It all started with Princess Leia, of course—the long line of heroic women from the Galaxy Far, Far Away. When we first meet Leia, she is a grainy holographic image that is somehow clear enough in its basic outlines (ahem) to capture Luke Skywalker’s … er, imagination: he must be the One to go off and rescue the damsel in distress.
Poor Luke can be forgiven, I think, for assuming that Princess Leia required rescuing when he met her in her dim and dusky holding cell. In her pristine white gown with her infamous cinnamon bun hair-do, our princess looked winsome, sad and quite helpless … until she opened her mouth. Then it became glaringly obvious that the tiny princess had some serious moxie. She was small, but mighty, indomitable, smart, fearless and she could wing it with the best of them (the best of them being Han Solo). As it turned out, she also had the Force and liked nice scoundrels, which was enough to blow Han Solo’s doors off. (“Judge me by my size, do you?” could have just as easily come from her lips as Yoda’s.)

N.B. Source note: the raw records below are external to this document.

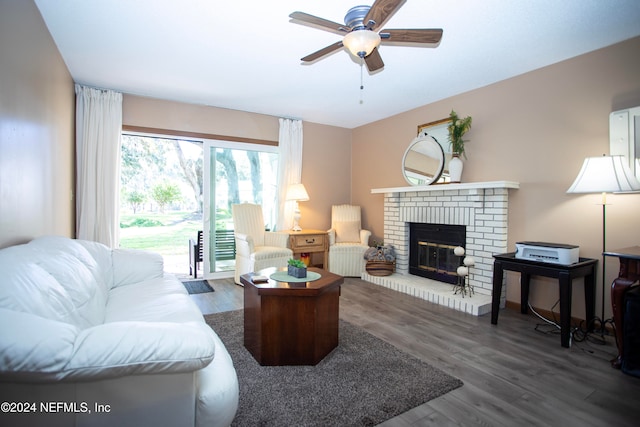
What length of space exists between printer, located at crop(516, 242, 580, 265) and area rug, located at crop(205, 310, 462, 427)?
1.44 metres

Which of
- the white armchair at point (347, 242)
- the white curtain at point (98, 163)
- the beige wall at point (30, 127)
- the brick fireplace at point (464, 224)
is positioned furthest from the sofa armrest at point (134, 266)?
the brick fireplace at point (464, 224)

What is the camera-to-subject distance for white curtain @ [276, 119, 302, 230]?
515cm

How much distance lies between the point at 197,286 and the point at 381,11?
387 cm

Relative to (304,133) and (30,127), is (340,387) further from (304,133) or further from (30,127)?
(304,133)


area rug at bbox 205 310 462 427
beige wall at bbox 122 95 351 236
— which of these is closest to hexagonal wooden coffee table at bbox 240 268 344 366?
area rug at bbox 205 310 462 427

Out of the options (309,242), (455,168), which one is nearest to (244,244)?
(309,242)

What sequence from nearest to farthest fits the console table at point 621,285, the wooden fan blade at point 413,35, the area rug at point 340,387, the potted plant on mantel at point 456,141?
the area rug at point 340,387 < the wooden fan blade at point 413,35 < the console table at point 621,285 < the potted plant on mantel at point 456,141

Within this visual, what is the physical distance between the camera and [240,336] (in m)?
2.63

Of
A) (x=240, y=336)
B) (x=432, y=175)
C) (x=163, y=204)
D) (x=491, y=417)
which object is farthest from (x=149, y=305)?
(x=163, y=204)

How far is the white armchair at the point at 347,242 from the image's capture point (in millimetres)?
4824

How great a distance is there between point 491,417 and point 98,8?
3.70 metres

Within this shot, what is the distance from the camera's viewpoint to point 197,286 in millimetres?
4285

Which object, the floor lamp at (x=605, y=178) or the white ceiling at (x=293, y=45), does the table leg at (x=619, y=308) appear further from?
the white ceiling at (x=293, y=45)

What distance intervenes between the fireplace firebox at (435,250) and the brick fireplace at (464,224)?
85 millimetres
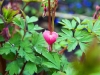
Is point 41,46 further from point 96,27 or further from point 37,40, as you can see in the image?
point 96,27

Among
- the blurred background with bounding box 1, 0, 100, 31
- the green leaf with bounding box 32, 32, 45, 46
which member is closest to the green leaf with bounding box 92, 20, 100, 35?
the green leaf with bounding box 32, 32, 45, 46

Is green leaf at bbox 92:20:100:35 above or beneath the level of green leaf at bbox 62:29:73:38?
above

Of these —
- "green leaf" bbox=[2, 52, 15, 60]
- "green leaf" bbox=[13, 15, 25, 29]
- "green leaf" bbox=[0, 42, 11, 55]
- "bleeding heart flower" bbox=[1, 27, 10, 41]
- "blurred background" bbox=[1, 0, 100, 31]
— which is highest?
"green leaf" bbox=[13, 15, 25, 29]

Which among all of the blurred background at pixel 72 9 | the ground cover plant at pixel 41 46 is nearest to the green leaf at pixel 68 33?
the ground cover plant at pixel 41 46

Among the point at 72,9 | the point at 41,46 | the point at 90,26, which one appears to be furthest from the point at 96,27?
the point at 72,9

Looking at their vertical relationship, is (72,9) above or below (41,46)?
below

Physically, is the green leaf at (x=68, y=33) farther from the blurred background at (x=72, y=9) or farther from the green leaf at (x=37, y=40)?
the blurred background at (x=72, y=9)

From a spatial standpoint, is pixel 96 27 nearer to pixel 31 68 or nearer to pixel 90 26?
pixel 90 26

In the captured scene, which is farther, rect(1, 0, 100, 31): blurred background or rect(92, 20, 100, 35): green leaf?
rect(1, 0, 100, 31): blurred background

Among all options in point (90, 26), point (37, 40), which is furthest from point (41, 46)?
point (90, 26)

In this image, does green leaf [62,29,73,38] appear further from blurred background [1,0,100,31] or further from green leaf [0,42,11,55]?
blurred background [1,0,100,31]

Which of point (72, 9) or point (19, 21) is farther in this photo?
point (72, 9)

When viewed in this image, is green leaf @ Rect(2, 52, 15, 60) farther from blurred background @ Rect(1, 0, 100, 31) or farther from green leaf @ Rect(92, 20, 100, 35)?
blurred background @ Rect(1, 0, 100, 31)

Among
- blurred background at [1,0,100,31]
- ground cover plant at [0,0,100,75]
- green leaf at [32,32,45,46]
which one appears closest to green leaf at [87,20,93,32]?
ground cover plant at [0,0,100,75]
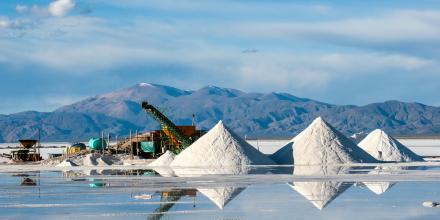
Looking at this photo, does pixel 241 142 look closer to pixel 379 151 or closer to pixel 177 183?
pixel 379 151

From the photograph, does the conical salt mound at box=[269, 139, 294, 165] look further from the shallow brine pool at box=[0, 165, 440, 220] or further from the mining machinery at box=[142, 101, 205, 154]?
the shallow brine pool at box=[0, 165, 440, 220]

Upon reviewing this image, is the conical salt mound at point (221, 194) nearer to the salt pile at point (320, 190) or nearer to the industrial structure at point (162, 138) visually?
the salt pile at point (320, 190)

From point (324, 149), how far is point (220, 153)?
4.98m

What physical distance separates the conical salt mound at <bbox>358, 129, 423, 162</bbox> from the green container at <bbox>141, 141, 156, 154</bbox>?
39.8 feet

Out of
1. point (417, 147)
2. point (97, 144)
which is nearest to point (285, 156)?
point (97, 144)

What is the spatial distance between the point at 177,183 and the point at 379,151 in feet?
70.5

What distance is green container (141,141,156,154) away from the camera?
5153cm

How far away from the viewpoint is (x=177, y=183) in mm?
26766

Okay, I’ll admit it. Leia is still my favorite Star Wars heroine.
My top three fave Leia adventures were 1) The rescue of Han Solo from Jabba’s place, 2) her nifty disposing of the dear Hutt with the ties that bind (as we noted in Wastin’ Away On Tatooine, “But on the last refrain, Jabba choked on a slave chain. Never piss off a girl in a thong.”) and 3) her rescue of Han’s posterior at the shield generator on the Endor moon, resulting in the classic reversal of the “I love you/I know” lines from Empire.

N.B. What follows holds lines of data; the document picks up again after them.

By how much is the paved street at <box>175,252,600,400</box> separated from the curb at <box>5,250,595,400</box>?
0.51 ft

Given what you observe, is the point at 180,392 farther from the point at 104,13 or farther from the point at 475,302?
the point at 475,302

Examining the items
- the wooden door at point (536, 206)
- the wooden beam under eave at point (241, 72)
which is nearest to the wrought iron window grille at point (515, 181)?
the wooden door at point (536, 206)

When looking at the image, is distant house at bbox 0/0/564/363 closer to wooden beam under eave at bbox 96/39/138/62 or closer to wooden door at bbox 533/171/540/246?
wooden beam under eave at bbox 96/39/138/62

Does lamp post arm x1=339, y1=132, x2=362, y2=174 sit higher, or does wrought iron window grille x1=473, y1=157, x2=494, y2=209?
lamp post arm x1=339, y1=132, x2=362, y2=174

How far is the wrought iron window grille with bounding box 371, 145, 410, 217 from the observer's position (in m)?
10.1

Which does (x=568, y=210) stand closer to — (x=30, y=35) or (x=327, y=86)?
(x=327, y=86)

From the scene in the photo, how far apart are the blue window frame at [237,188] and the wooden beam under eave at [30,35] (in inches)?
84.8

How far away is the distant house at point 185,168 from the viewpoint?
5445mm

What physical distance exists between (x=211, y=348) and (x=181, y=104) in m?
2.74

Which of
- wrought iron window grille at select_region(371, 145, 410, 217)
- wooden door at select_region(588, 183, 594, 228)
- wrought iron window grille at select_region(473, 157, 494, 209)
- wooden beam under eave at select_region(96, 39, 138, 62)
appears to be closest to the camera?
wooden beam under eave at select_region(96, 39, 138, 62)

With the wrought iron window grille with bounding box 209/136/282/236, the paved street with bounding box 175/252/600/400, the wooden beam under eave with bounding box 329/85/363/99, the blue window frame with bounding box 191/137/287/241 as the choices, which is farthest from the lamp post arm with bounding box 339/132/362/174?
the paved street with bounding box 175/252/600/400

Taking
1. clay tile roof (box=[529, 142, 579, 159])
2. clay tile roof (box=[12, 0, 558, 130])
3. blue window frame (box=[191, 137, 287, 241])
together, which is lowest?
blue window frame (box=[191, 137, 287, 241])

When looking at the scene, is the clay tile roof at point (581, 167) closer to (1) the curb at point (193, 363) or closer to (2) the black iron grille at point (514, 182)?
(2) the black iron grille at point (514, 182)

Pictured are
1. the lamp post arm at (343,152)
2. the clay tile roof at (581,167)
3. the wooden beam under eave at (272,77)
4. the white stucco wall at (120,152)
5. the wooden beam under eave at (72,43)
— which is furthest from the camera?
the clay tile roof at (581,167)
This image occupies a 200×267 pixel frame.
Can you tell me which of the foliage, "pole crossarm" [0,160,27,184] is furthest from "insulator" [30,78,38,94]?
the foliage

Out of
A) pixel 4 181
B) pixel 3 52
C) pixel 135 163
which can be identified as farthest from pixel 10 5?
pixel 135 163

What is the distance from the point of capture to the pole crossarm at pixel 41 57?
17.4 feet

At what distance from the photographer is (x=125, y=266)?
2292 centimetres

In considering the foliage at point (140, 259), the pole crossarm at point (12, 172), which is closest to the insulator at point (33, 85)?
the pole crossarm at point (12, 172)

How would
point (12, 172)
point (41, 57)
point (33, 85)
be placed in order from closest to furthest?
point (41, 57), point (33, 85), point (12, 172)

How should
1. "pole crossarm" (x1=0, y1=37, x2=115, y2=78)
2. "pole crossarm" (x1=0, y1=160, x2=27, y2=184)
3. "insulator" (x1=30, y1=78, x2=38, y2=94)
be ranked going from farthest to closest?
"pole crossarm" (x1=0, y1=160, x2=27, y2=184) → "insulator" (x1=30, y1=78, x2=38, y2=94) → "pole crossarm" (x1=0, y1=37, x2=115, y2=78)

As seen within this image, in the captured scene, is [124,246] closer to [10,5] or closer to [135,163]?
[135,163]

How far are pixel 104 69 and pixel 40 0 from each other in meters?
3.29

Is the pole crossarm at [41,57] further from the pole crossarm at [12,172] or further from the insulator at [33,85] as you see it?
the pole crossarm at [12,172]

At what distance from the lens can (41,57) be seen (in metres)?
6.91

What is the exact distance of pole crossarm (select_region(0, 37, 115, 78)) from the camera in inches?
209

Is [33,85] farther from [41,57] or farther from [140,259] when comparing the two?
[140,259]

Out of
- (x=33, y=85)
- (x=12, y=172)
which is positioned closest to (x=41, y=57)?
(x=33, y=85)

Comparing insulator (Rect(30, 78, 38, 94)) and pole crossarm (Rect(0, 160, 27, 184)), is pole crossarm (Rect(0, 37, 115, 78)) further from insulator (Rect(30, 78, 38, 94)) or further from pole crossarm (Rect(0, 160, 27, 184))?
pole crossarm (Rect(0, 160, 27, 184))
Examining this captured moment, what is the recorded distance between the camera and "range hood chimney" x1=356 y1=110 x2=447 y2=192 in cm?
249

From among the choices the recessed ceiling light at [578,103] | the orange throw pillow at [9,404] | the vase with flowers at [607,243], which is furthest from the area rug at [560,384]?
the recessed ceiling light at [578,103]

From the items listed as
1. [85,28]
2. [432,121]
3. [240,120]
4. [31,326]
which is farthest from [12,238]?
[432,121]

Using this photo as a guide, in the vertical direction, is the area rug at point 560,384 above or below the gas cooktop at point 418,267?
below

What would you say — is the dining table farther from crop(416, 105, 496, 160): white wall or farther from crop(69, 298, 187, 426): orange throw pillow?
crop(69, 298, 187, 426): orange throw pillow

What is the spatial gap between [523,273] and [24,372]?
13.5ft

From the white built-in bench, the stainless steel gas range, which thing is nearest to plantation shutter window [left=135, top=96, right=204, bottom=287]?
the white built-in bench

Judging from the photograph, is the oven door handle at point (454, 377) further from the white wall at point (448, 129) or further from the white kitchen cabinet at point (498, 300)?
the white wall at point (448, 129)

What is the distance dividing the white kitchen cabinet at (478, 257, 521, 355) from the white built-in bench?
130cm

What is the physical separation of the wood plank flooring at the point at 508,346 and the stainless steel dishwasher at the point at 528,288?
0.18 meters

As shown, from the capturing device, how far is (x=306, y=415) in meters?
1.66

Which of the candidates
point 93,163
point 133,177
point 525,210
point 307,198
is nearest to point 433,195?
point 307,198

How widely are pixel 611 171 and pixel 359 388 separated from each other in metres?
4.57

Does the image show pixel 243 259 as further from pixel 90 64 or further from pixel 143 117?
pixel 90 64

The princess went on to become a Jedi and the mother of Jedi. Most important, she fired the imaginations of writers and fans alike. The Force is an equal opportunity employer. The GFFA is also a place where even “mundanes” not gifted with the Force can make a name for themselves. The second set of movies gave us Padme Amidala, not a Force-sensitive (although there has been some speculation…), but a darned resourceful lady, notwithstanding her questionable taste in men.

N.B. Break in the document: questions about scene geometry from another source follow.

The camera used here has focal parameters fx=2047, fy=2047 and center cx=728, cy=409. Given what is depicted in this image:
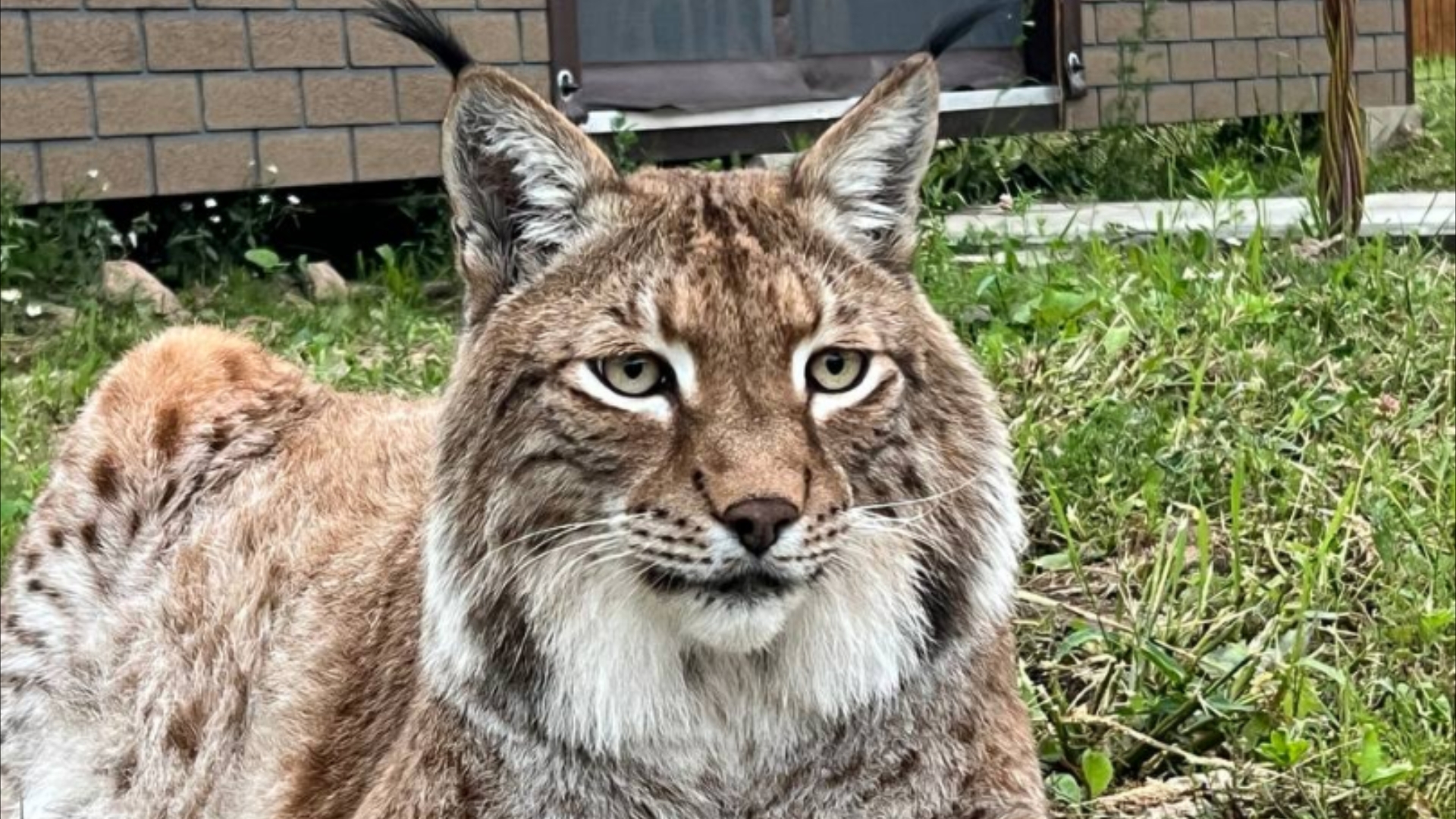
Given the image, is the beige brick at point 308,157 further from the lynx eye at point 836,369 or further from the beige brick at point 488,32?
the lynx eye at point 836,369

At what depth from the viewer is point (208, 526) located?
14.9ft

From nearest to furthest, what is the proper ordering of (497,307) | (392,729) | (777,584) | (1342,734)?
(777,584)
(497,307)
(392,729)
(1342,734)

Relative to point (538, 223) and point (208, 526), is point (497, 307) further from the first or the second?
point (208, 526)

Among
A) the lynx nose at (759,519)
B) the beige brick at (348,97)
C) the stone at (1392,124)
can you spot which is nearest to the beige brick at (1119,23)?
the stone at (1392,124)

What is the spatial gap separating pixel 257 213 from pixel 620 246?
19.9 ft

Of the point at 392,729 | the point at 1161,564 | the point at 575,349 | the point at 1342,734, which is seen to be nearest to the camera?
the point at 575,349

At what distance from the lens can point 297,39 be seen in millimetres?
9141

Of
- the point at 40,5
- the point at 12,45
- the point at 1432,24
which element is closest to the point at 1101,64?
the point at 1432,24

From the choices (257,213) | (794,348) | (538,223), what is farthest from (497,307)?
(257,213)

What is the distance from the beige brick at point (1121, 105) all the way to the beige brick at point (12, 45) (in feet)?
20.3

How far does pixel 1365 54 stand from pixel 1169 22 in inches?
91.2

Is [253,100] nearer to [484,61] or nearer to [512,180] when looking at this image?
[484,61]

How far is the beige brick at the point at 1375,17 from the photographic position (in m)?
14.2

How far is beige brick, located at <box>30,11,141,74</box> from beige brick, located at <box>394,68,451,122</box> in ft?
4.23
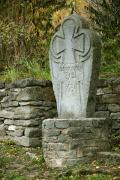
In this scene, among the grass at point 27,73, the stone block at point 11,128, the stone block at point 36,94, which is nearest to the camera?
the stone block at point 36,94

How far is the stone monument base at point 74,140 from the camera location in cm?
755

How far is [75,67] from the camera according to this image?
26.1 feet

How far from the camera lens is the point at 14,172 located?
7492 millimetres

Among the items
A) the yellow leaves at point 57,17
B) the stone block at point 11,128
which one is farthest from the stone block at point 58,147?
the yellow leaves at point 57,17

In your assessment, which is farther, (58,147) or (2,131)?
(2,131)

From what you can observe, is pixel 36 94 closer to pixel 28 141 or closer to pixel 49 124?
pixel 28 141

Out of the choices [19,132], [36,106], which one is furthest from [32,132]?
[36,106]

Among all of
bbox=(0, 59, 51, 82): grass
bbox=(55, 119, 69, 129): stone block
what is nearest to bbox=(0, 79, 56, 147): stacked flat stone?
bbox=(0, 59, 51, 82): grass

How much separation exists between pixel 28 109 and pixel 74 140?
1.65m

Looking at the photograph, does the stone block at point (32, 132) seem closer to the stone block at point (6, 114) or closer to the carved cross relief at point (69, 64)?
the stone block at point (6, 114)

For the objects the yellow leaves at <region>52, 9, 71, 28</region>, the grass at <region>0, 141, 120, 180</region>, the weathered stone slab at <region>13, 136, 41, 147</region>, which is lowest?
the grass at <region>0, 141, 120, 180</region>

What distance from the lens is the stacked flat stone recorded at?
892 centimetres

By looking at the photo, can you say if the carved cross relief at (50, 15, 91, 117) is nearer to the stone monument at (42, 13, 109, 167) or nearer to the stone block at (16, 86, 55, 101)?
the stone monument at (42, 13, 109, 167)

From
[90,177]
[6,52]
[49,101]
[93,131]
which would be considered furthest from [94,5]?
[90,177]
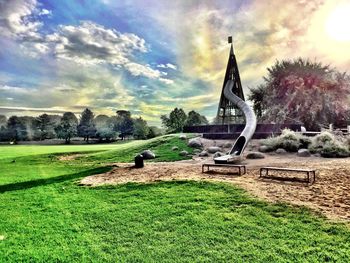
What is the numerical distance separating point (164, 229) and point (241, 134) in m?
13.6

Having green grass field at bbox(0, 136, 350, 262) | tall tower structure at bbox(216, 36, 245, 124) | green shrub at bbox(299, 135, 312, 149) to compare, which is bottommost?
green grass field at bbox(0, 136, 350, 262)

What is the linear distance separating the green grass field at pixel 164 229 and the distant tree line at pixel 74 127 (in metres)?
45.9

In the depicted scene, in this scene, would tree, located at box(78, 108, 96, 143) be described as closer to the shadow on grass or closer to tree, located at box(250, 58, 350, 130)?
tree, located at box(250, 58, 350, 130)

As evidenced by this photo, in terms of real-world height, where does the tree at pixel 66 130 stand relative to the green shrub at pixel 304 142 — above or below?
above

The women folk also shine pretty brightly in the Star Wars books. Michael Reaves has been responsible for the existence of a number of these Forceful women—Darsha Assant of Darth Maul: Shadow Hunter who forfeits her own life to save others from the Sith assassin; Barriss Offee a Padawan without a Master, working in a Medstar unit in the Clone Wars; Laranth Tarek, the green Twi’lek Force-adept who’s got Jax Pavan’s back (and his heart, as well). I was fortunate enough to write about Laranth in Patterns of Force, and I can safely say that writing a character endowed with the Force is different than writing a “normal” female character even in the egalitarian multi-culture of the GFFA.
As you may have guessed, the novel currently known as Holostar has at least one female protagonist and not one Jedi. What’s the difference? What a Jedi may be able to accomplish through clever application of the Force, a “mundane” character must do with cleverness alone. Remember, we’re not talking about holding down a day-job and spending weekends online or at science fiction conventions the way normal folks do. We’re talking about extraordinary people in extraordinary circumstances. We’re talking about situations in which a slip of the lip or a false step might result in a one-way ticket to the Great Beyond.
Indeed, one thing most of the heroines of Star Wars have in common is that they must throw themselves head first into whatever harrowing situations we writers dream up for them. Leia and Darsha, Barris and Laranth all had the Force to fall back on, to wield and to channel. The ladies of Holostar have their own talents, make no mistake, but employing the Force is not one of them. Which means that we have to find ways to make them especially brave, clever and vivid. We need to give them their own pools of knowledge, unique talents and secrets that will intrigue you and keep you turning the pages.